The words conform and transform sound somewhat the same, but there is a striking difference in meaning, not always evident in English. This subtle difference is magnified in the Scriptures. In English, conform means to comply, to act in accord or harmony with a standard, acquiescence, agreement; to correspond in form or character. Transform means to change in form, appearance, or structure; metamorphose; to change in condition, nature, or character; convert.

Conformity is more concerned with your relationship to standards whereas transform is concerned with the standards by which you relate. The rebel within mankind yearns to be non-conformist, but even non-conformists have a code of conduct. Codes of conduct are a form of conformity, an external form or fashion. Structure and form, congruity and agreement, fashion and style are prime movers to the conformer/non-conformist.

Transformation is illustrated by the world of electronics. A transformer is an electronic device which transfers electric energy from one circuit to another such that the frequency of the energy remains unchanged while the voltage and current usually change. The transformer on your toy train set utilizes the same household electricity that powers a heavy duty washing machine by transforming the energy so that the electricity is tame enough to run your little street lights and engines in the layout. The integrity of the energy is the same, it is just the application of the energy which morphs to meet the need, hence the idea of conversion.
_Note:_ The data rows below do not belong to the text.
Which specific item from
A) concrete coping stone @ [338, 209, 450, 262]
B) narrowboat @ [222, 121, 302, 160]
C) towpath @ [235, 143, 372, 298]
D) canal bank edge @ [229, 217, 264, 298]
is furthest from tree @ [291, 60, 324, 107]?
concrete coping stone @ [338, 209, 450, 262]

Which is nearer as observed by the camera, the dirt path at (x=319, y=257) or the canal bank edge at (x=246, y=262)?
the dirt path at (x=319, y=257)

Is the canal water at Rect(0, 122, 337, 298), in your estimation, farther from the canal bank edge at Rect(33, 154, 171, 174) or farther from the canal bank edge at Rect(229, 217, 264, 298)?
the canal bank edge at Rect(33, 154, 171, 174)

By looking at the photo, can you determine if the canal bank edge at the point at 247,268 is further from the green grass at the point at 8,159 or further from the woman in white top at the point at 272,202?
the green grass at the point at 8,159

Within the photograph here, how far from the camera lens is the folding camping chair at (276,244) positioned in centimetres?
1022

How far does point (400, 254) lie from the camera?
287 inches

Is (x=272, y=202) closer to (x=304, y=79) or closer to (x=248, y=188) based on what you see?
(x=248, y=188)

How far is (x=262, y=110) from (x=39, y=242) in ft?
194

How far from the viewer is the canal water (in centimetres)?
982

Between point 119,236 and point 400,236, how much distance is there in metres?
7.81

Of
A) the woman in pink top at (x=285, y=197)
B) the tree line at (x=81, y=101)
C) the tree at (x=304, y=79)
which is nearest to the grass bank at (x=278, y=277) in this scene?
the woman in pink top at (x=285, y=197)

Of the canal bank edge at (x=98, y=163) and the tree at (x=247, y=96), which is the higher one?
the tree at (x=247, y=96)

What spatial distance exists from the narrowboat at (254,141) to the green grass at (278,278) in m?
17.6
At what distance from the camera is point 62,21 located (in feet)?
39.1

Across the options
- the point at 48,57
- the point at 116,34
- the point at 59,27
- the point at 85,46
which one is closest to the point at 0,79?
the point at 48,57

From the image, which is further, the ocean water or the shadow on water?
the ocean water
In the Scriptures, conformity is from the root word “schema,” meaning outward fashion, one thing fashioned as another, to shape. Philippians 2:8 says of our Lord, “being found in fashion as a man, He humbled Himself” to the death of the cross. Our verse above reminds you not to be conformed (fashioned after) the world. 1 Peter 1:14–15 reads, “As obedient children, not conforming yourselves to the former lusts, as in your ignorance; but as He who called you is holy, you also be holy in all your conduct.” Such conforming (relation to standards) is transitory, unstable, changeable—just as fashions are. The word is never used in the Bible to describe moral transformation or conversion. Actions, conventions, behaviors and manner of life which are nothing more than external expectations and codes (even good intentions and worthy resolutions) ignore the reality that those standards will be short-lived unless there is fundamental transformation within. Lasting standards of conduct arise from within. 1 Corinthians 7:31 tells you, “For the form of this world is passing away.”

Biblical transformation (“be transformed by the renewing of your mind”) is the work of the Holy Spirit. When new life is planted within you at your conversion by God’s grace, a “metamorphosis” takes place. The energy of redeeming grace and new life is yours; eternal life starts within and is seen by all without. Like a caterpillar that turns into a butterfly, your new nature will be unmistakable as a new form that conforms to the principles within you. “But we all…are being transformed into the same image from glory to glory, just as by the Spirit of the Lord” (2 Corinthians 3:18). “For whom He foreknew, He also predestined to be conformed (summorphos—inner, complete change as well as outer conformity) to the image of His Son” (Romans 8:29).

You cannot be a Christian merely by conforming to Christian codes of conduct. You can only be authentically Christian by the work of God transforming you from within, through faith in the substitutionary death of Jesus Christ. Are you born again? Are you being transformed by the renewing of your mind? Trust and obey.